Get the current tool index.

Returns:

Type	Description
`int`	Current tool index

Source code in vllm/entrypoints/openai/tool_parsers/minimax_tool_parser.py

def _get_current_tool_index(self) -> int:
    """
    Get the current tool index.

    Returns:
        Current tool index
    """
    return int(self.streaming_state["current_tool_index"])

_get_next_unsent_tool_index ¶

_get_next_unsent_tool_index(tool_count: int) -> int

Get the index of the next unsent tool.

Parameters:

Name	Type	Description	Default
`tool_count`	`int`	Total number of tools	required

Returns:

Type	Description
`int`	Index of next unsent tool, or -1 if all tools sent

Source code in vllm/entrypoints/openai/tool_parsers/minimax_tool_parser.py

def _get_next_unsent_tool_index(self, tool_count: int) -> int:
    """
    Get the index of the next unsent tool.

    Args:
        tool_count: Total number of tools

    Returns:
        Index of next unsent tool, or -1 if all tools sent
    """
    sent_tools = list(self.streaming_state["sent_tools"])
    for i in range(tool_count):
        if i < len(sent_tools):
            if not sent_tools[i]["sent_name"]:
                return i
        else:
            return i
    return -1

_handle_tool_args_streaming ¶

_handle_tool_args_streaming(
    tool_content: str, tool_count: int
) -> Union[DeltaMessage, None]

Handle streaming of tool arguments.

Parameters:

Name	Type	Description	Default
`tool_content`	`str`	Content containing tool calls	required
`tool_count`	`int`	Total number of tools	required

Returns:

Type	Description
`Union[DeltaMessage, None]`	DeltaMessage with tool arguments or None if no arguments to stream

Source code in vllm/entrypoints/openai/tool_parsers/minimax_tool_parser.py

def _handle_tool_args_streaming(
        self, tool_content: str,
        tool_count: int) -> Union[DeltaMessage, None]:
    """
    Handle streaming of tool arguments.

    Args:
        tool_content: Content containing tool calls
        tool_count: Total number of tools

    Returns:
        DeltaMessage with tool arguments or None if no arguments to stream
    """
    current_idx = self._get_current_tool_index()
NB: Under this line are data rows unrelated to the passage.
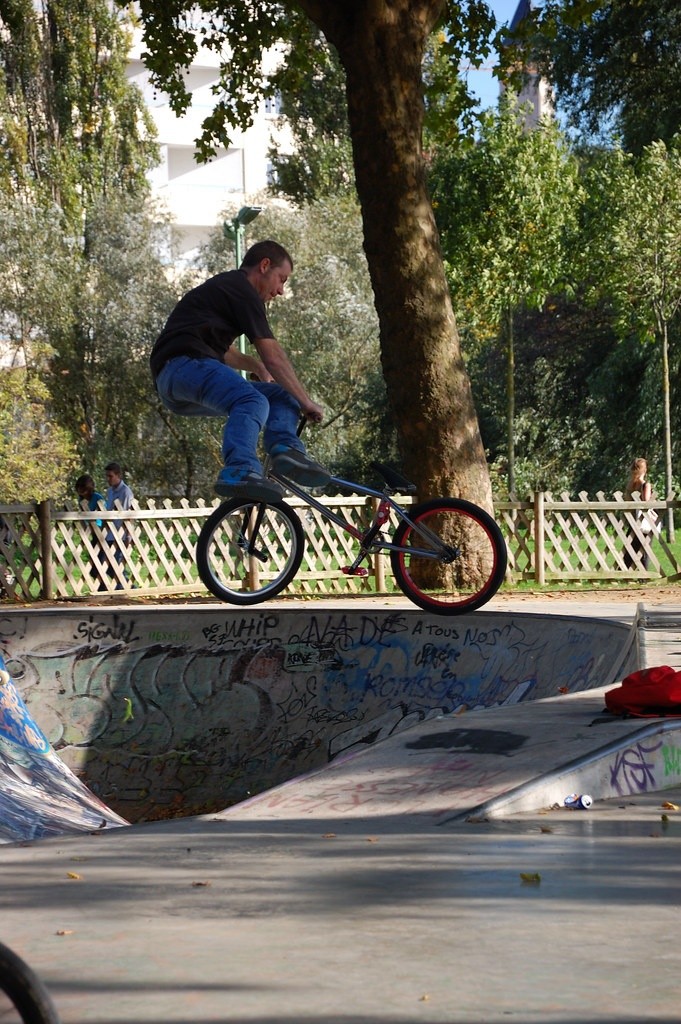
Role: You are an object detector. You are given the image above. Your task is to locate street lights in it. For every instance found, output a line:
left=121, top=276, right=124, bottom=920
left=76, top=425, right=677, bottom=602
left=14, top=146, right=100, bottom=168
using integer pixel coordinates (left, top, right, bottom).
left=223, top=204, right=265, bottom=378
    if current_idx < 0 or current_idx >= tool_count:
        return None

    tool_name, tool_args = self._get_current_tool_content(
        tool_content, current_idx)
    if not tool_name or tool_args is None:
        return None

    sent_tools = list(self.streaming_state["sent_tools"])
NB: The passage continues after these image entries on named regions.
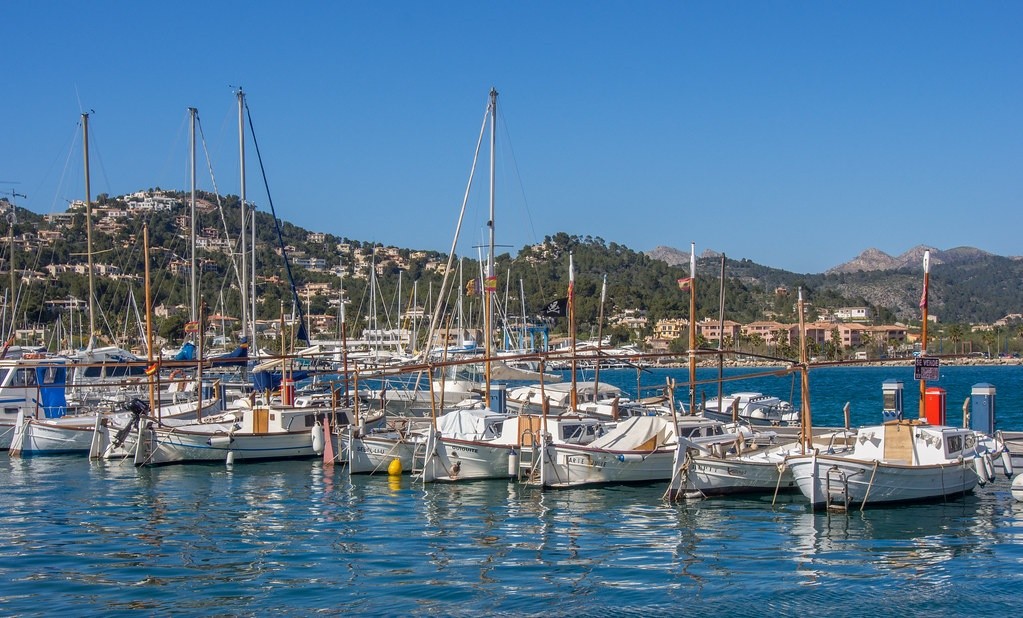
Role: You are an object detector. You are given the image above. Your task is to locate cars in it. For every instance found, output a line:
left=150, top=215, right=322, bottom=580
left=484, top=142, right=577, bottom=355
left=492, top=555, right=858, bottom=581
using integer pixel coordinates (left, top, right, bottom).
left=981, top=352, right=993, bottom=359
    if not sent_tools[current_idx]["sent_name"]:
        return None

    clean_args = self._clean_duplicate_braces(tool_args)
    sent_args = sent_tools[current_idx]["sent_arguments"]

    if clean_args != sent_args:
        if sent_args and clean_args.startswith(sent_args):
            args_delta = extract_intermediate_diff(clean_args, sent_args)
            if args_delta:
                args_delta = self._clean_delta_braces(args_delta)
                sent_tools[current_idx]["sent_arguments"] = clean_args
                self.streaming_state["sent_tools"] = sent_tools

                if clean_args.endswith('}'):
                    self._advance_to_next_tool()

                return DeltaMessage(tool_calls=[
                    DeltaToolCall(index=current_idx,
                                  function=DeltaFunctionCall(
                                      arguments=args_delta).model_dump(
                                          exclude_none=True))
                ])
        elif not sent_args and clean_args:
            clean_args_delta = self._clean_delta_braces(clean_args)
            sent_tools[current_idx]["sent_arguments"] = clean_args
            self.streaming_state["sent_tools"] = sent_tools

            if clean_args.endswith('}'):
                self._advance_to_next_tool()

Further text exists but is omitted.